The arguments against the ECC were always complete and utter rubbish. Now even the memory manufacturers are starting to do ECC internally because they finally owned the fact that they absolutely must.
If you are unfamiliar with ECC RAM, it’s probably because you are not building or specifying dedicated servers using CPUs and server-class motherboards – which unfortunately is about the only place you can actually find ECC. In a nutshell, ECC RAM includes a small amount of extra memory that is used to detect and correct errors.
Memory error and probability
In most modern implementations, for every 64-bit word stored in RAM, that means eight control bits. A single bit error – a 0 turned to 1, or a 1 turned to 0 – can be both detected and corrected automatically. Two bits inverted in the same word can be detected but not corrected. Three or more pieces inverted in the same word will probably be detected, but detection is not guaranteed.

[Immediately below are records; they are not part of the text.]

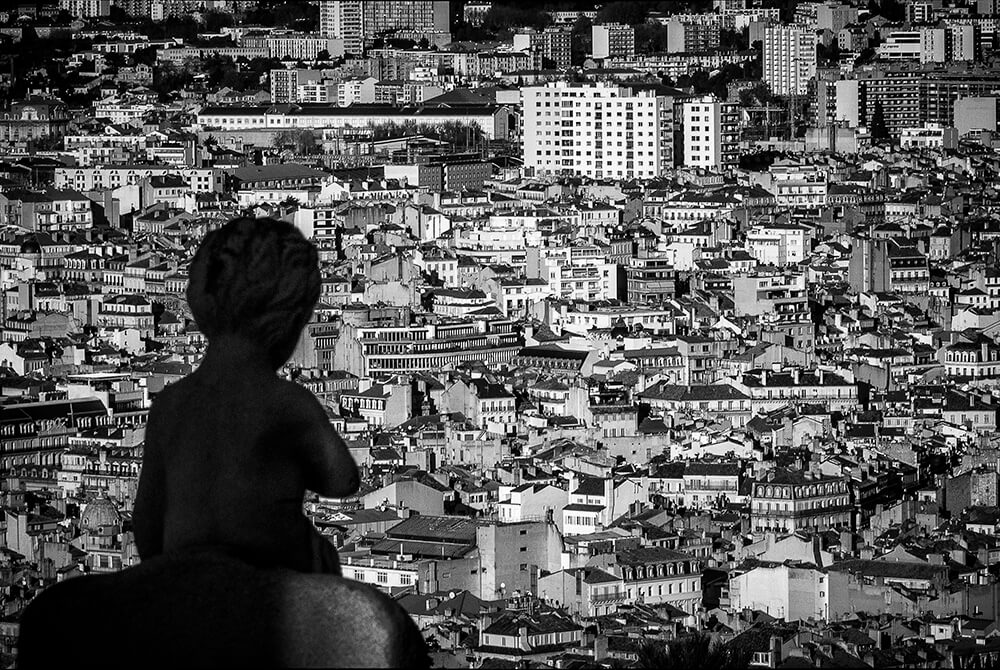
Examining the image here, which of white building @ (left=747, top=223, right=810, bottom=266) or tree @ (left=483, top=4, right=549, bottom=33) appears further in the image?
tree @ (left=483, top=4, right=549, bottom=33)

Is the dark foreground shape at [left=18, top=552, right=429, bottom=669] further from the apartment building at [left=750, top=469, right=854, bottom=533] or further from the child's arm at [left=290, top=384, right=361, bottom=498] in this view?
the apartment building at [left=750, top=469, right=854, bottom=533]

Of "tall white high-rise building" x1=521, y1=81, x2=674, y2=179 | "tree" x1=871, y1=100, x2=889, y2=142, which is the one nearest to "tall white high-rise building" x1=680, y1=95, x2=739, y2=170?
"tall white high-rise building" x1=521, y1=81, x2=674, y2=179

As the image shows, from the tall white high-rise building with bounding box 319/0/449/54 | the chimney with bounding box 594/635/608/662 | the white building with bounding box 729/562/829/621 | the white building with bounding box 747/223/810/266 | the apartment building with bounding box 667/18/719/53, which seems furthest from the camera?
the tall white high-rise building with bounding box 319/0/449/54

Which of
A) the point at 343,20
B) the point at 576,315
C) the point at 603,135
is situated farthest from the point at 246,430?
the point at 343,20

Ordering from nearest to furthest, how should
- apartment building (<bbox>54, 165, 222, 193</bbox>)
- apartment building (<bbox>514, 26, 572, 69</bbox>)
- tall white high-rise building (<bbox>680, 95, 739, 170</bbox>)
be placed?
apartment building (<bbox>54, 165, 222, 193</bbox>) < tall white high-rise building (<bbox>680, 95, 739, 170</bbox>) < apartment building (<bbox>514, 26, 572, 69</bbox>)

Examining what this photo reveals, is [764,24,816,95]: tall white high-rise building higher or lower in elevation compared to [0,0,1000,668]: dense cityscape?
higher

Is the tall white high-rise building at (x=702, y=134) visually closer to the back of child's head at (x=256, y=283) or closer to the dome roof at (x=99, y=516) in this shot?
the dome roof at (x=99, y=516)
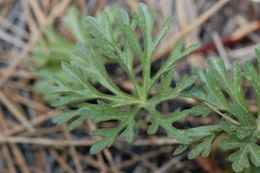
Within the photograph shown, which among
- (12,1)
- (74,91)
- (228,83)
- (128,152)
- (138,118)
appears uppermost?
(12,1)

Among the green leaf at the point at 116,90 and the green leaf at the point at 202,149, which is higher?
the green leaf at the point at 116,90

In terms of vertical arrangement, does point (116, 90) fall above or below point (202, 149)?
above

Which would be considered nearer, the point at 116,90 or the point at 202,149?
the point at 202,149

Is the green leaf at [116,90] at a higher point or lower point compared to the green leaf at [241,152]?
higher

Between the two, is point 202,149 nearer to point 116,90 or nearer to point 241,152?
point 241,152

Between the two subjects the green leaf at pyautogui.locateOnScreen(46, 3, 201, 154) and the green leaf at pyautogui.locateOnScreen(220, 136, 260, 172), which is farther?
the green leaf at pyautogui.locateOnScreen(46, 3, 201, 154)

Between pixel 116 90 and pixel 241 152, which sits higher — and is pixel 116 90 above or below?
above

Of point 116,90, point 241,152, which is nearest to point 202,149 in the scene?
point 241,152

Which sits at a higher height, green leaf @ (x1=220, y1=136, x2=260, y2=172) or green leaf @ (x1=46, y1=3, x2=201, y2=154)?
green leaf @ (x1=46, y1=3, x2=201, y2=154)

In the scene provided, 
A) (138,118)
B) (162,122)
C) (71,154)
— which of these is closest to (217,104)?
(162,122)

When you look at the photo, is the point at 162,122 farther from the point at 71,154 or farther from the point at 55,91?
the point at 71,154

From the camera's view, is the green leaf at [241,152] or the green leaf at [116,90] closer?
the green leaf at [241,152]
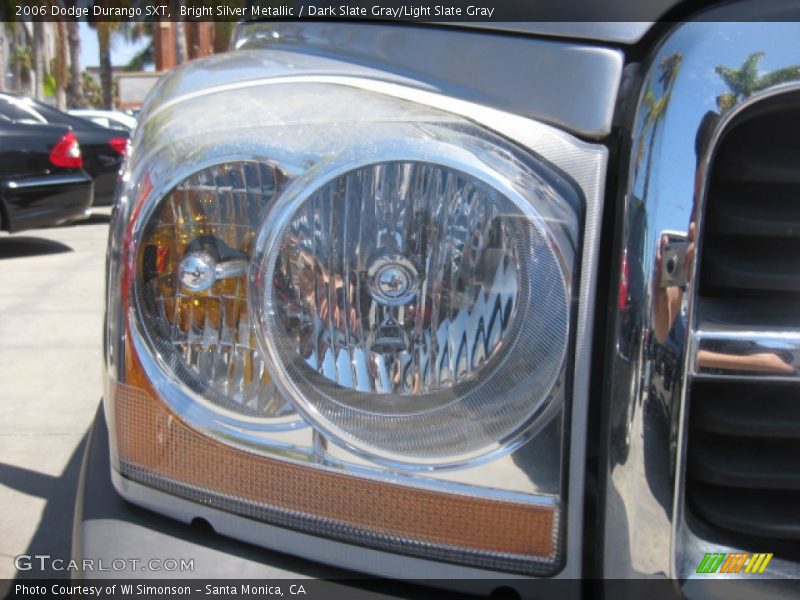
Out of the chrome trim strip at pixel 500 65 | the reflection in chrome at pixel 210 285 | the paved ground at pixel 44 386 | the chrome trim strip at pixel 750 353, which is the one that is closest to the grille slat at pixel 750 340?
the chrome trim strip at pixel 750 353

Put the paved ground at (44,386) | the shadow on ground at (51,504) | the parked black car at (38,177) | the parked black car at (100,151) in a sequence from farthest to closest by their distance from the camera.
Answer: the parked black car at (100,151), the parked black car at (38,177), the paved ground at (44,386), the shadow on ground at (51,504)

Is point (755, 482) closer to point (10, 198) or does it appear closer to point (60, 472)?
point (60, 472)

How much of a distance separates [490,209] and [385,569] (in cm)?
45

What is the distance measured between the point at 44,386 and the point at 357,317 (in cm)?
376

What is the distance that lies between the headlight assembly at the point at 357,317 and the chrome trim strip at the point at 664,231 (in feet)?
0.22

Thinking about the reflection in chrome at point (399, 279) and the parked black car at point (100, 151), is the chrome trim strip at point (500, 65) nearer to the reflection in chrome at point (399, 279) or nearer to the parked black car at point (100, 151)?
the reflection in chrome at point (399, 279)

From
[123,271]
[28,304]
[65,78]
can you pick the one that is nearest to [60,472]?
[123,271]

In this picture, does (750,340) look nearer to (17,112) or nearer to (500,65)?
(500,65)

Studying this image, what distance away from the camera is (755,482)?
1.03 metres

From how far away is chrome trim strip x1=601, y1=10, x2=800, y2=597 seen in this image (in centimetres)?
93

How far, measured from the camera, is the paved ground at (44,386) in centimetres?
288

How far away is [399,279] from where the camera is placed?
104 centimetres

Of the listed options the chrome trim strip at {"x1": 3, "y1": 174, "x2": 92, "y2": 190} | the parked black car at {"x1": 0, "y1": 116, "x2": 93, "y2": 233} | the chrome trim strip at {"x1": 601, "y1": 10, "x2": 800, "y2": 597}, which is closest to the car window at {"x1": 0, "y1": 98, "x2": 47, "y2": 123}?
the parked black car at {"x1": 0, "y1": 116, "x2": 93, "y2": 233}

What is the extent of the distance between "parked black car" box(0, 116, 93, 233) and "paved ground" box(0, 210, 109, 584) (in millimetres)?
413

Bitflips can happen for many reasons, starting with cosmic radiation or simple hardware failure. A large-scale study of Google’s servers found that approximately 32 percent of all servers (and 8 percent of all DIMMs) in Google’s fleet experience at least one memory error per year. But the vast majority of these are single-bit errors – and since Google uses server CPUs and ECC RAM, this means that the machines in question are running a truck.
In consumer machines, even these single-bit errors – which are over 40 times more likely than multi-bit errors, according to Google data – are undetected and can introduce system instability and data corruption.

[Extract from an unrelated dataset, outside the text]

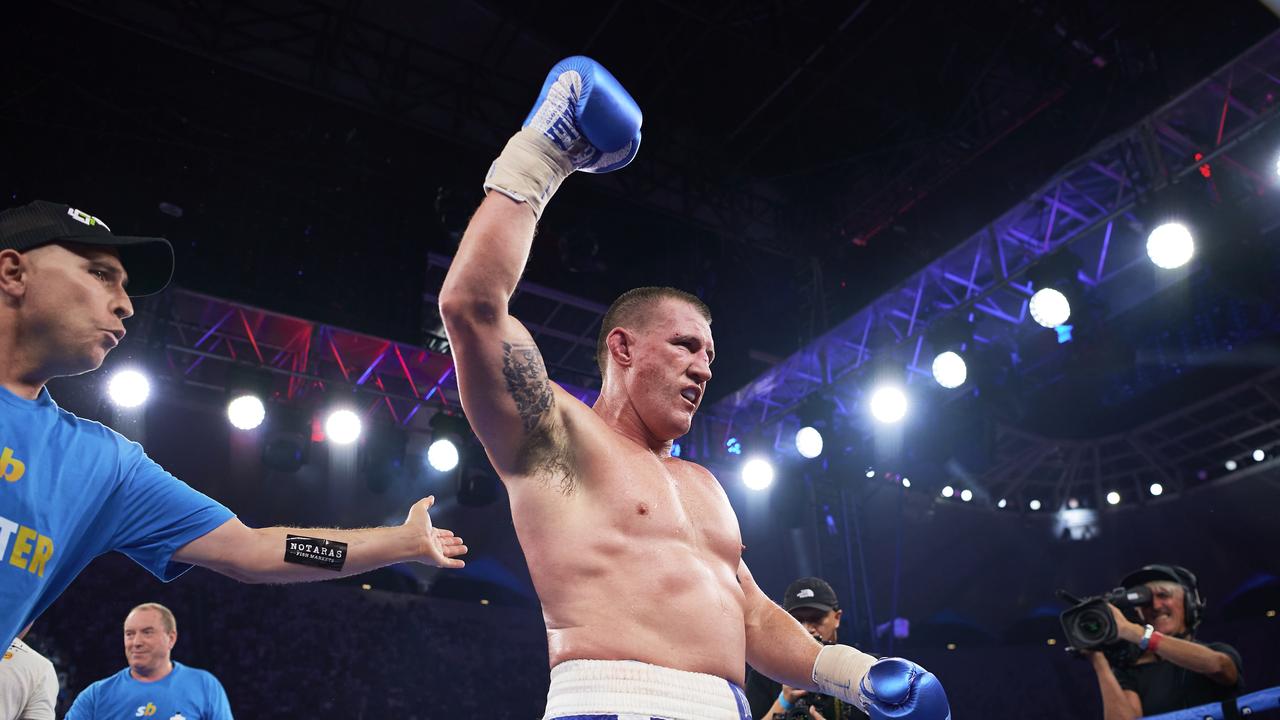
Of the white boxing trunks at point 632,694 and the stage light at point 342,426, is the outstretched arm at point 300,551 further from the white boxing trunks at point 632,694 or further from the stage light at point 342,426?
the stage light at point 342,426

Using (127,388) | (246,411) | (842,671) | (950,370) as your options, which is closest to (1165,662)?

Bitflips are not always random
Not all RAM errors are the result of hardware failure or accidental EMF problem. In recent years, researchers have developed increasingly practical physics-based side channel attacks, using controlled, fast bit flips in RAM areas that are available for an application to derive or modify the data values in adjacent RAM areas that they should not be able to.

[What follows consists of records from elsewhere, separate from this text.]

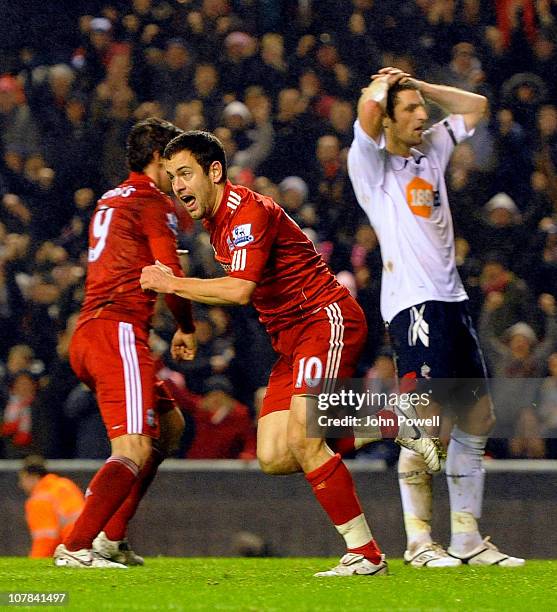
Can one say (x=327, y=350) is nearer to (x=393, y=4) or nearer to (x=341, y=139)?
(x=341, y=139)

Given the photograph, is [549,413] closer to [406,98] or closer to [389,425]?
[389,425]

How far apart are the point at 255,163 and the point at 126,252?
4371 mm

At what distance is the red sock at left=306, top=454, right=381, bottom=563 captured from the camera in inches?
205

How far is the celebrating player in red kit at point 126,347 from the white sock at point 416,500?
112cm

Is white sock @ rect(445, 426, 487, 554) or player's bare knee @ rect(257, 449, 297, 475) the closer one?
player's bare knee @ rect(257, 449, 297, 475)

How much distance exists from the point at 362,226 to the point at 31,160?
3.12 m

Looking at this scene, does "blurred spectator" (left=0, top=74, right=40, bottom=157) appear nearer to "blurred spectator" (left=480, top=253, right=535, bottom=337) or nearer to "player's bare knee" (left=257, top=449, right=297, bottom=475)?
"blurred spectator" (left=480, top=253, right=535, bottom=337)

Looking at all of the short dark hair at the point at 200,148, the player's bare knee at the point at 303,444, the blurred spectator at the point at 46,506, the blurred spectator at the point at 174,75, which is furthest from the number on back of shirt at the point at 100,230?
the blurred spectator at the point at 174,75

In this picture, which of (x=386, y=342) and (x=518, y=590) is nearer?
(x=518, y=590)

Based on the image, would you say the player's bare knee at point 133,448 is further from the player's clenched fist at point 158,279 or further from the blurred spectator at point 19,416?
the blurred spectator at point 19,416

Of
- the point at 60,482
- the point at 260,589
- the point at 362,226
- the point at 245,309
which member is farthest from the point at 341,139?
the point at 260,589

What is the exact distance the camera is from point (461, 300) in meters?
6.18

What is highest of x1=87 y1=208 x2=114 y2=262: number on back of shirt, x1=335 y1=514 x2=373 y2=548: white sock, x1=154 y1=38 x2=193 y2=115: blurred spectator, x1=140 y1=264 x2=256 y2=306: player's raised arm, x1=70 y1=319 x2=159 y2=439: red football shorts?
x1=154 y1=38 x2=193 y2=115: blurred spectator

Although ECC RAM cannot attenuate RAMBleed style attacks that derive the values to adjacent memory, it can usually stop Rowhammer attacks, where the rapid rotation of bits in one RAM area causes bits in an adjacent area to change.
Even when the ECC cannot actively prevent a Rowhammer attack from affecting the system – for example, when it turns several bits into one word – it can at least alert the system to the problem and in most cases prevent the Rowhammer attack from doing anything other than cause downtime. (Most ECC systems are configured to stop the entire machine if a bug that can be fixed is detected.)
Torvalds blames Intel
And the memory manufacturers claim that it is due to economy and lower power. And they’re lying bastards – let me once again point out to Radhammer how these problems have existed for generations already, but these f * ckers often sold broken hardware to consumers and claimed that it was an “attack” when it was always “we cut corners. “
How many times has a bit-flip row hammer just happened out of sheer bad luck on real non-attack loads? We never know. Because Intel pushed shit to consumers.
Torvalds takes the bold stance that the lack of ECC RAM in consumer technology is Intel’s fault due to the company’s policy on artificial market segmentation. Intel has an interest in pushing deeper pockets towards its more expensive – and profitable – server-quality processors instead of letting these devices effectively use the necessarily lower margin consumer parts.
Removing support for ECC RAM from CPUs that are not directly targeted at the server world is one of the ways Intel has kept these markets highly segmented. Torvalds’ argument here is that Intel’s refusal to support ECC RAM in its consumer-targeted parts – along with the de facto almost monopoly in that space – is the real reason why ECC is almost unavailable outside the server area.
The usual argument about why ECC is not present in consumer technology is about cost, but we suspect that Torvalds is entitled to this. Despite the fact that ECC RAM is essentially a difficult to find specialty part, it usually costs only around 20 percent more per DIMM than non-ECC does in retail. The real problem is that without motherboards and CPUs that support it, it will not do you any good.